Heute habe ich Nachtbereitschaft – eigentlich ab 18 Uhr, aber heute starte ich schon um 13:30 Uhr. Das lohnt sich, denn wie immer hat unsere Hauswirtschaftskraft frisch gekocht. Das gemeinsame Mittagessen ist wie so oft eher kurz – lang sitzenbleiben fällt den Kindern schwer.
In unserer Wohngruppe leben Kinder zwischen 6 und 13 Jahren. Viele von ihnen haben psychische Erkrankungen wie ADHS, Bindungs- oder Angststörungen oder eine posttraumatische Belastungsstörung. Der Alltag fordert viel Aufmerksamkeit, Geduld und Feingefühl – aber genau das macht ihn auch so besonders.
Nach dem Essen ist Mittagsruhe: Die Kinder entspannen etwas oder machen ihre Hausaufgaben. Gemeinsam mit meiner Kollegin springe ich von Zimmer zu Zimmer. Mein Bezugskind Leo hat einen schlechten Tag – wütend fliegt sein Heft an die Wand. Mit viel Ruhe schaffen wir es trotzdem durch die Aufgabe. Um 15 Uhr besprechen wir mit den Kindern den Nachmittag – Struktur gibt Halt.

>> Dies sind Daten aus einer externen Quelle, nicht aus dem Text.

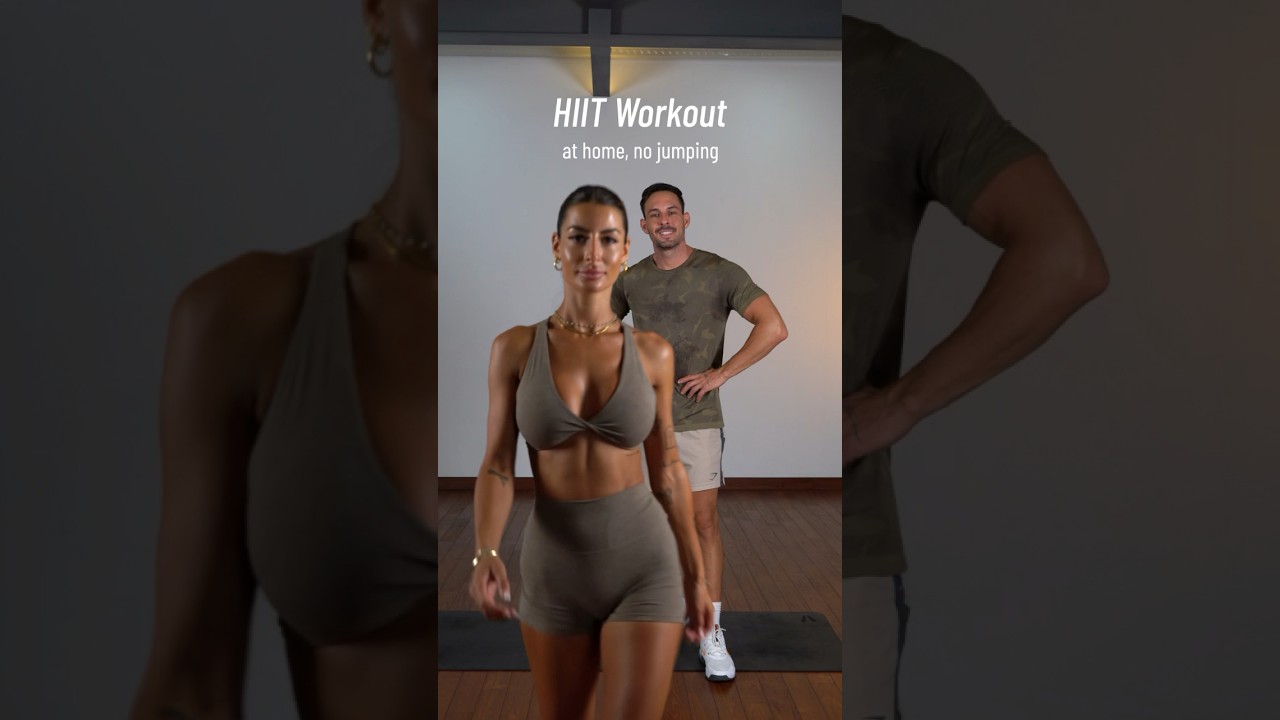HIIT workout at home with no jumping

Ich fahre zwei Kinder zum pädagogischen Reiten, Leo kommt mit auf ein Eis.
Abends dann: Essen, Zähneputzen, Duschen, Medienzeit. Und dann wird’s ernst – Die Dunkelheit bringt Ängste mit sich. Leo findet sein Lieblingsbuch nicht, die Wut kommt wieder. Er wird laut, schreit, haut gegen die Wand, sein Stuhl fliegt. Ich begleite ihn in den Regulationsraum, bleibe ruhig, bin einfach da. Es ist inzwischen 21 Uhr. Meine Kollegin hätte jetzt eigentlich Feierabend, aber sie bleibt, bis Leo sich beruhigt hat.
Morgens um 6 geht’s weiter – Kinder zur Schule, dann Zeit für Berichte, Dokumentation, Hilfeplangespräch vorbereiten. Bei der Übergabe hole ich mir noch einen Tipp zu Leo – und wir lachen zusammen, während wir uns austauschen. Der Kontakt zu meinen Kolleg*innen hilft mir immer gute Entscheidungen zu treffen und reflektiert zu bleiben.
Dann geh ich nach Hause – müde, aber zufrieden. Ich weiß: Ich war da, als es wichtig war. Und genau das macht den Job für mich aus.